▶ **What the exercise asks**
Write out the entries, please, from the line containing "Captured in this" through their final line, exactly and with nothing else.

[Begin Material shown]

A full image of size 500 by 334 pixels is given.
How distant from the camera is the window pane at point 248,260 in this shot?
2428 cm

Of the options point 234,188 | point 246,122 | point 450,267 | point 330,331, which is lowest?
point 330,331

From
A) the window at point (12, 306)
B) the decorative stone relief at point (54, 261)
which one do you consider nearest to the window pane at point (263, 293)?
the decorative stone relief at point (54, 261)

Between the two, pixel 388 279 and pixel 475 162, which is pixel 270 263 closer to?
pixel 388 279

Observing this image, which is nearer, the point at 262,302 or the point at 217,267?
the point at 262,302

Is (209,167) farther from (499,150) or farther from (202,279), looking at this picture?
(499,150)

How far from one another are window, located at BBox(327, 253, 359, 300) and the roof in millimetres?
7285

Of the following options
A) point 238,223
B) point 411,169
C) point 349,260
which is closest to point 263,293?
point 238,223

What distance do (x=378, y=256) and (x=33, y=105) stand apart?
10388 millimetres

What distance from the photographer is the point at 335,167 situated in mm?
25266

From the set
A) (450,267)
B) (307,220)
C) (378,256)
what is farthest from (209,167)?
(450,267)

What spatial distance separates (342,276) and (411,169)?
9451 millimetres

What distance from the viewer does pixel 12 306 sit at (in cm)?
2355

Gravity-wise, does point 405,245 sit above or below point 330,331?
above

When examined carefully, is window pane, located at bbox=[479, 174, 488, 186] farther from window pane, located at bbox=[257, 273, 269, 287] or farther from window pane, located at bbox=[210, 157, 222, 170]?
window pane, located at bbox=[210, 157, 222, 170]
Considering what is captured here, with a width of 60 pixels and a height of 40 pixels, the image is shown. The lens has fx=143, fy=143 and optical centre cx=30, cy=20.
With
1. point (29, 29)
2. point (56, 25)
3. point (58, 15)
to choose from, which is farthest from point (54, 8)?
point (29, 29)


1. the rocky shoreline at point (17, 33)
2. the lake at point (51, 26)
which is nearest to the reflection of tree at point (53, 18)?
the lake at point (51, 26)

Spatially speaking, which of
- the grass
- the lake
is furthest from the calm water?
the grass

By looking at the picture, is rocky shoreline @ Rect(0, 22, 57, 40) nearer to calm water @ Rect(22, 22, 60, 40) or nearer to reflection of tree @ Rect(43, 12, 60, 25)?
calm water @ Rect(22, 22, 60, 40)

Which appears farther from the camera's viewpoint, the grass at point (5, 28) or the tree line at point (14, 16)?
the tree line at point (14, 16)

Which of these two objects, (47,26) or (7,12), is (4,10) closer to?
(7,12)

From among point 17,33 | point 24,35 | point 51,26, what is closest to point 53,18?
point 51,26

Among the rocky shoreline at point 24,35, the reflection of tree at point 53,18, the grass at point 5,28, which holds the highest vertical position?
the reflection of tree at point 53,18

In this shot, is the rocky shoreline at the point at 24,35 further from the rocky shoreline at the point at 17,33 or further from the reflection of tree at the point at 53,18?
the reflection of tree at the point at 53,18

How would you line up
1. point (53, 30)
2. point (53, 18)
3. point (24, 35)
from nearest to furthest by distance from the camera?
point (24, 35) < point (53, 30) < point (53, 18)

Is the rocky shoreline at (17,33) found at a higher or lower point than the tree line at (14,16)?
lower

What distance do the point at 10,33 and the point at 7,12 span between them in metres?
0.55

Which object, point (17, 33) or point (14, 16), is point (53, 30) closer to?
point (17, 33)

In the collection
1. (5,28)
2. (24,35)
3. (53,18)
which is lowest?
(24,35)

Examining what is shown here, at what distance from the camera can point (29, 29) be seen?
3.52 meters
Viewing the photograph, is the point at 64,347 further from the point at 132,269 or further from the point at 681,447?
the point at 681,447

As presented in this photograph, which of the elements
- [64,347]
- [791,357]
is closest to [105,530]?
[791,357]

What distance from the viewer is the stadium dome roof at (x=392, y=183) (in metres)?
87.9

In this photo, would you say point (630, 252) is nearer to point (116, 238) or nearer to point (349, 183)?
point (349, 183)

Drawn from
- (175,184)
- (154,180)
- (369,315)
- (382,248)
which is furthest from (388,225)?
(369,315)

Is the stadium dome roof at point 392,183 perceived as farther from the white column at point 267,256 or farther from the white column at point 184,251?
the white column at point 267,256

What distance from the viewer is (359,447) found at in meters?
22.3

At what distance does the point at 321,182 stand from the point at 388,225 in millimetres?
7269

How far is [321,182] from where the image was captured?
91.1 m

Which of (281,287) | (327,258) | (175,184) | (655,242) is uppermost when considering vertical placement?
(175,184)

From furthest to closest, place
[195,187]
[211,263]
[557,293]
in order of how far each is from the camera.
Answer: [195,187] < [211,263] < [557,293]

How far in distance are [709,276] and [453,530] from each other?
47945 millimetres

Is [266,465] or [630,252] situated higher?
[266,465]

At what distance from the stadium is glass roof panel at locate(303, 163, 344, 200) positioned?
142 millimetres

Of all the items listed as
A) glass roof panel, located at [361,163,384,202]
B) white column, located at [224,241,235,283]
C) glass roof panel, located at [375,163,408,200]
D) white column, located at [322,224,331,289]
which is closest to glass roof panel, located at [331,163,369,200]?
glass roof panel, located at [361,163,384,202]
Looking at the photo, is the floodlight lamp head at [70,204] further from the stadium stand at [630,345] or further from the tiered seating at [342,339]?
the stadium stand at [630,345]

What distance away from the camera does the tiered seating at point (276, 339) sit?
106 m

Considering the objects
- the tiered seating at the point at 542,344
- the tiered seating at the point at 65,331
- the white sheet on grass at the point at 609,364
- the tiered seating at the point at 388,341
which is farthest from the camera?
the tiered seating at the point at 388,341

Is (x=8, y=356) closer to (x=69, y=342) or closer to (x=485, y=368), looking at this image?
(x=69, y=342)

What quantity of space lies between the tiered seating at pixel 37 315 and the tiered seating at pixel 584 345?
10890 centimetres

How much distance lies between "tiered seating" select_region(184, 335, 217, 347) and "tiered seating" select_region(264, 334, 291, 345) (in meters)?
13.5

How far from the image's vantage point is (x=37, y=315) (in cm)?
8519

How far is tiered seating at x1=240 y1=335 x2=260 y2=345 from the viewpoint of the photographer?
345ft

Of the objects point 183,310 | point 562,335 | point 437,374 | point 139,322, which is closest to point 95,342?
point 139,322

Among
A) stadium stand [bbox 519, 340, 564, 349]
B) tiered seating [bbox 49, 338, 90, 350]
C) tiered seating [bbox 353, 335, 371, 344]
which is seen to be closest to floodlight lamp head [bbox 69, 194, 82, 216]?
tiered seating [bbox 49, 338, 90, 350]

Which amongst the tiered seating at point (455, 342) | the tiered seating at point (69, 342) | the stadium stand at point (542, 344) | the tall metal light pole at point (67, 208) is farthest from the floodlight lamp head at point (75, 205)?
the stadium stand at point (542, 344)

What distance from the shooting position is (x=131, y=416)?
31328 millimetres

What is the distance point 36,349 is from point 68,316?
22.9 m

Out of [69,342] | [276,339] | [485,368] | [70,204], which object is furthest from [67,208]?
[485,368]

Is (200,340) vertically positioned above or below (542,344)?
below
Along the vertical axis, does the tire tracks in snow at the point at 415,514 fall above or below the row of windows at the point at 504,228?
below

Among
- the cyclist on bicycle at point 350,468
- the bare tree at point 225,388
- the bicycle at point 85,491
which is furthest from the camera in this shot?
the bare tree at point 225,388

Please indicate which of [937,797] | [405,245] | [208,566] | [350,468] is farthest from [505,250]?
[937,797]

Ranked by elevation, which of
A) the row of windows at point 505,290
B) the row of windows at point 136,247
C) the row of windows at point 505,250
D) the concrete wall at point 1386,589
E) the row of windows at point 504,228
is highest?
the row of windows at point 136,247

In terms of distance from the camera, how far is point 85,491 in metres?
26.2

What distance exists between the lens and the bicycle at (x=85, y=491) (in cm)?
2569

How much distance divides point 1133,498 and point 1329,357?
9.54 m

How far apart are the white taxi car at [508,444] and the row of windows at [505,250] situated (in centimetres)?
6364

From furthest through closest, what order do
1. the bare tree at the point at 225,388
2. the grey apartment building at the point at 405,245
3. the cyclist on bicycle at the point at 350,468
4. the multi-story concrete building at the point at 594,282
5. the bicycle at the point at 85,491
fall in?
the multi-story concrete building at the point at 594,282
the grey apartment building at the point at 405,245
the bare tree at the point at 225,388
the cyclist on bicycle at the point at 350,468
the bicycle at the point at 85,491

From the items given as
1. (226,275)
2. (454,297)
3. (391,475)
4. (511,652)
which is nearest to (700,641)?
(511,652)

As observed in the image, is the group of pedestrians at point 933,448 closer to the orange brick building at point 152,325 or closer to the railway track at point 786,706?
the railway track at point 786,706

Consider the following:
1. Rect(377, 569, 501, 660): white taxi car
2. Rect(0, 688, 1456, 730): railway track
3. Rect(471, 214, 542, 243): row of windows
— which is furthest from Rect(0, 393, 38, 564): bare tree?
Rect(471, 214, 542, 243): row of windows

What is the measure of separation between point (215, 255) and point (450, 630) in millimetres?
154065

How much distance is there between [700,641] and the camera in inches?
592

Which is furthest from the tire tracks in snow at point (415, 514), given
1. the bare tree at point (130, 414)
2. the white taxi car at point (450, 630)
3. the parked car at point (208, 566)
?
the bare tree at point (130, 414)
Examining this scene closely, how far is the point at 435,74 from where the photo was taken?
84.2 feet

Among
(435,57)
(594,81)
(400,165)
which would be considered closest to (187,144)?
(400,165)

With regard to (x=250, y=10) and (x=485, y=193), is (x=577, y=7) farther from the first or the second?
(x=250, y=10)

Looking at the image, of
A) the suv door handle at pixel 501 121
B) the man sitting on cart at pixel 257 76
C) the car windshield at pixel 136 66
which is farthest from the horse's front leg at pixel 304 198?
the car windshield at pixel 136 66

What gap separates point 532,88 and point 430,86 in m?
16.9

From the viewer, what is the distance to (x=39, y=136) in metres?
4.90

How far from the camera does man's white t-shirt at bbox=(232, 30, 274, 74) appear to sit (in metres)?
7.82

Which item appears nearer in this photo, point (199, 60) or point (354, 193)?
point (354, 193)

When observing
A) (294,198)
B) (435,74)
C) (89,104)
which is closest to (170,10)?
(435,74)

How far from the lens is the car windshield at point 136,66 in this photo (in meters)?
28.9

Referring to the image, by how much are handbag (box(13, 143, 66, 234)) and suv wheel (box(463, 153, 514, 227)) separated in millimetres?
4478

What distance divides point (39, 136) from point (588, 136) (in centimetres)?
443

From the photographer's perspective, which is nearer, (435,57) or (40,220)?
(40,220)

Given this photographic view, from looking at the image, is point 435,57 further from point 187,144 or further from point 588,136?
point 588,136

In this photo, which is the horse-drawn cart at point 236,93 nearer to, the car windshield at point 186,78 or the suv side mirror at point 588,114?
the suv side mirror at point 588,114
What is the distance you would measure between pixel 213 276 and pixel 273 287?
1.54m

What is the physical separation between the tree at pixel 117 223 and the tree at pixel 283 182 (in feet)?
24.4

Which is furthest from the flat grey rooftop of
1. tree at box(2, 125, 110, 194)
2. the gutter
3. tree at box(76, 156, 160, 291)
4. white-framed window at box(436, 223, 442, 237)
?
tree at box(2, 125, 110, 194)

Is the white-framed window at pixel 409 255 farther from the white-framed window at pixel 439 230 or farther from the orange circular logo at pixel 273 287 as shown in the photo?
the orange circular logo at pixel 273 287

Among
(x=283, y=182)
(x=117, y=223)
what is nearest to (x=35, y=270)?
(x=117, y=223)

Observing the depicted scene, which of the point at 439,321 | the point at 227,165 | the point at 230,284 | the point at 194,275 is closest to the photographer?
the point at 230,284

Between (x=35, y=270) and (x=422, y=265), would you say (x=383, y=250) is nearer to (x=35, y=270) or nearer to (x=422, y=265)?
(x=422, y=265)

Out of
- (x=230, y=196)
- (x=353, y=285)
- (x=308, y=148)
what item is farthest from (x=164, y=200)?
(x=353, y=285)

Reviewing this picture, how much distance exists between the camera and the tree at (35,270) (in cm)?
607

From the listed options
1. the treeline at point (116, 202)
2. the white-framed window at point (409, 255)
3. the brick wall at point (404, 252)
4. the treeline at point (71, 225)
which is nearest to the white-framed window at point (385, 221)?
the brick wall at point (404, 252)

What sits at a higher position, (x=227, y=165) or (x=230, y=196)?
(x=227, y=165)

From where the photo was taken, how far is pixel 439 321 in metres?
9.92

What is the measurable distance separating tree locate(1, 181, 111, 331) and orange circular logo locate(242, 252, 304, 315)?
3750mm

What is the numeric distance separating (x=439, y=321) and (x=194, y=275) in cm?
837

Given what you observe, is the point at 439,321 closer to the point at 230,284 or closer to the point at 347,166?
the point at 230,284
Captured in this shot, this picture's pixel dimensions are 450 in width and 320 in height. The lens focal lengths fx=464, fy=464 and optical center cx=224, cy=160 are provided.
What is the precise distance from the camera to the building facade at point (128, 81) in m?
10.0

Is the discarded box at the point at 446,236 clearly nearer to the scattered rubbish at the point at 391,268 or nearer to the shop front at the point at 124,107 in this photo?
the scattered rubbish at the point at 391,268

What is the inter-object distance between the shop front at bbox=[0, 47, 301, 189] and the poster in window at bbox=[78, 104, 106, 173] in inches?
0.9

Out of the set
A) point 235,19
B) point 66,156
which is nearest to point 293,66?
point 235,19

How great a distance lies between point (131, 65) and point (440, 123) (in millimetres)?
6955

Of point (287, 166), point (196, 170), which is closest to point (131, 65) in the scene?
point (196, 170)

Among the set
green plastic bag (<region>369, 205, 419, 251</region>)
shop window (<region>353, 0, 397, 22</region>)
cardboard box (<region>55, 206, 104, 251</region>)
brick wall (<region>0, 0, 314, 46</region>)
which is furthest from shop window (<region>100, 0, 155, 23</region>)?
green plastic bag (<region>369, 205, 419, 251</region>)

[End Material shown]

▶ **Final result**
Captured in this shot, this picture's pixel dimensions are 450 in width and 320 in height. The lens focal lengths fx=464, fy=464 and optical center cx=224, cy=160 are provided.
What is the precise distance from the camera to the building facade at point (128, 81) in m?
10.0

Is the discarded box at the point at 446,236 clearly nearer to the scattered rubbish at the point at 391,268 or nearer to the shop front at the point at 124,107 in this photo?
the scattered rubbish at the point at 391,268

What is the inter-object distance between the shop front at bbox=[0, 47, 301, 189] and the poster in window at bbox=[78, 104, 106, 173] in inches?
0.9

Out of the set
A) point 235,19
B) point 66,156
which is nearest to point 293,66?
point 235,19

How great a distance lies between point (131, 65) and point (440, 123) (in millimetres)?
6955

Of point (287, 166), point (196, 170), which is closest to point (131, 65) in the scene?
point (196, 170)

Among the set
green plastic bag (<region>369, 205, 419, 251</region>)
shop window (<region>353, 0, 397, 22</region>)
cardboard box (<region>55, 206, 104, 251</region>)
brick wall (<region>0, 0, 314, 46</region>)
which is furthest from shop window (<region>100, 0, 155, 23</region>)?
green plastic bag (<region>369, 205, 419, 251</region>)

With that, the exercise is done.